- _Study text_
────────────────────
What’s new: Expanded high-hazard chemical list

The 2025 guidelines introduce 118 new entries to AICIS’s list of chemicals with high hazard classifications, 116 sourced from external hazard databases and two originally proposed chemicals (CAS 395058-31-8 and 395058-32-9) subsequently removed due to being excluded from those sources. AICISChemLinked This expansion underscores the regulator’s proactive stance on chemical safety, particularly for substances that pose significant risks to human health or the environment.

A new annual rhythm: Faster, predictable updates

AICIS has institutionalised a streamlined timeline for these updates:

  • Public consultation each year in September–October,
  • Final guidelines published in February–March of the following year,
  • Six-month transition period before the updates take effect in September.

This predictable schedule helps businesses anticipate changes and adapt in a timely manner, critical for compliance-heavy industries relying on precise chemical usage.
────────────────────
- _Set of tasks_
A: In the text on the AICIS high-hazard chemical list updates, when is the public consultation held each year?
B: Continue the text on the AICIS high-hazard chemical list updates, starting after its final sentence.

- _Data listing_
────────────────────
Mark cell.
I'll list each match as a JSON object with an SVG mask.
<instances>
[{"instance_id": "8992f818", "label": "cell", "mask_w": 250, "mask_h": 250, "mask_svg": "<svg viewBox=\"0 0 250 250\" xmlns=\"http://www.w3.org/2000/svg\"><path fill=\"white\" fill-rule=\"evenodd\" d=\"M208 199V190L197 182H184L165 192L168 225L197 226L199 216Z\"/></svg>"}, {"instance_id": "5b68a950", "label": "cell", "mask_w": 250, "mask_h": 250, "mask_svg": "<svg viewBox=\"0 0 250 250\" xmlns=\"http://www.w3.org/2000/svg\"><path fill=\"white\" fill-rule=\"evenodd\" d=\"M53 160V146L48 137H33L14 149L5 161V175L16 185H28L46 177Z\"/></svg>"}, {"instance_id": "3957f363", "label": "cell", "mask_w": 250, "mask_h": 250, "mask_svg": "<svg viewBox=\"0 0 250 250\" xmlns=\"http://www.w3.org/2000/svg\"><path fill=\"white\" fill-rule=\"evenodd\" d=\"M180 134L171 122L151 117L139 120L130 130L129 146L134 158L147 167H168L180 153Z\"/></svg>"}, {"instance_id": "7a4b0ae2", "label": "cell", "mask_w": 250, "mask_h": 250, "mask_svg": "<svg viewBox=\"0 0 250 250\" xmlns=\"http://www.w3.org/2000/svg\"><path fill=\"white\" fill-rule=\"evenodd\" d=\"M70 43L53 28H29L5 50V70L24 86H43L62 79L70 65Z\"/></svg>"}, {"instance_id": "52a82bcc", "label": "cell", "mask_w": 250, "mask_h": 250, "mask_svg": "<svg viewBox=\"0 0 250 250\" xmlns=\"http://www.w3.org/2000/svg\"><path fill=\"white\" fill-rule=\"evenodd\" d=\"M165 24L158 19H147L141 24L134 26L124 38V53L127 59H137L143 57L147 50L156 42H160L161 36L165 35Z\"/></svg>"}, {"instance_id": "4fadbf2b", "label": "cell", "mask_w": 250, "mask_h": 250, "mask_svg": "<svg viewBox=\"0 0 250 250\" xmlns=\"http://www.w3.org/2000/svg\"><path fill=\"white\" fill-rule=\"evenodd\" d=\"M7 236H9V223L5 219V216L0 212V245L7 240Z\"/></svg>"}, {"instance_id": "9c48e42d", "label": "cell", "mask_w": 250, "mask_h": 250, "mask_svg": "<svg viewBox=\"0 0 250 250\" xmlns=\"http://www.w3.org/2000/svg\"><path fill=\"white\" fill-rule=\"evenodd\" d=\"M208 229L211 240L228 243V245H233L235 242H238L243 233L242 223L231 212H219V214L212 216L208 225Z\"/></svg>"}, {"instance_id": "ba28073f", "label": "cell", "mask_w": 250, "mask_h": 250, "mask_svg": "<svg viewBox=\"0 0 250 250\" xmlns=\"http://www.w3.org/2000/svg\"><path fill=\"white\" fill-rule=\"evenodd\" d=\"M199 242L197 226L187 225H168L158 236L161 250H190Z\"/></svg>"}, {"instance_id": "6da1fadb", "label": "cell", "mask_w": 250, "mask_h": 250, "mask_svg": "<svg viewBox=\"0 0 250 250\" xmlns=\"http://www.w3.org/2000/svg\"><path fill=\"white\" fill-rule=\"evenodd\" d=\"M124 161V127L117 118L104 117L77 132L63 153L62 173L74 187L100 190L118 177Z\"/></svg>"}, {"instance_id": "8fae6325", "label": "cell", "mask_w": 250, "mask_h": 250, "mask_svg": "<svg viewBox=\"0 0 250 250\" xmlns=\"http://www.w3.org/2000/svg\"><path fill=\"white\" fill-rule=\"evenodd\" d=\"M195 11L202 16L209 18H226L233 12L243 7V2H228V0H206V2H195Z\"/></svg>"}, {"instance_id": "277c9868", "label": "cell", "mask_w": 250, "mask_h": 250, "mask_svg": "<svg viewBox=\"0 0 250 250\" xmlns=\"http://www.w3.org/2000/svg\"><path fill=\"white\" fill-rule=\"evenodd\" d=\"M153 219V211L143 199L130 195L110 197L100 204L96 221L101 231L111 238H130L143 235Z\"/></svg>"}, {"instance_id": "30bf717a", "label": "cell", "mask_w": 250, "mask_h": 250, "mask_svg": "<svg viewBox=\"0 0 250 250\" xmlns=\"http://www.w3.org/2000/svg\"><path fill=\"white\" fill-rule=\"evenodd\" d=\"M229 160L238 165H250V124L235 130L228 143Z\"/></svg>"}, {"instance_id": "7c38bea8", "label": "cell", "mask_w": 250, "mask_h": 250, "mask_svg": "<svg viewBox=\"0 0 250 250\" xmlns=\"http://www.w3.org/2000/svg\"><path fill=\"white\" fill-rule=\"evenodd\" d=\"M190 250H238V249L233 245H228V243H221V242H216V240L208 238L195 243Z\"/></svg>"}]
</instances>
────────────────────
- _Answer set_
A: In September–October.

B:
Why this matters for cleaning and hygiene industries

For manufacturers, formulators and users of cleaning products, especially those supplying schools, healthcare and childcare settings, these changes carry several impacts:

  • Elevated due diligence: Chemicals newly included in the high-hazard list likely require higher scrutiny and potentially preclude simpler categorisation pathways (e.g., exempted or reported). Introducers must reassess formulations that previously fell into lower-risk categories. ChemLinkedAICIS
  • Preparation time: With clear advance notice and a six-month rollout, businesses have breathing room to adjust supply chains, reformulate products or test alternatives, avoiding last-minute compliance scrambles.
  • Regulatory clarity: Enhanced formatting, educational refinements and updated guidance, especially in skin corrosion, sensitisation, hazard description clarity and test method guidance, make the guidelines more navigable.
  • Ongoing vigilance: The annual update cycle means staying informed and routinely reviewing one’s chemical inventory is no longer optional – it’s essential.

Compliance as a competitive edge

In industries where chemical safety intersects public health – like cleaning and hygiene – the heightened focus on high-hazard chemicals may become a differentiator. Brands that proactively adapt formulations, invest in safer alternatives and embed compliance into operations will likely gain trust from both regulators and clients demanding safer choices.

With clear guidance, reliable timelines and accessible support tools, AICIS’s 2025 guidelines represent both a regulatory mandate and an opportunity to strengthen safety standards, build resilience and reinforce confidence in chemical supply chains.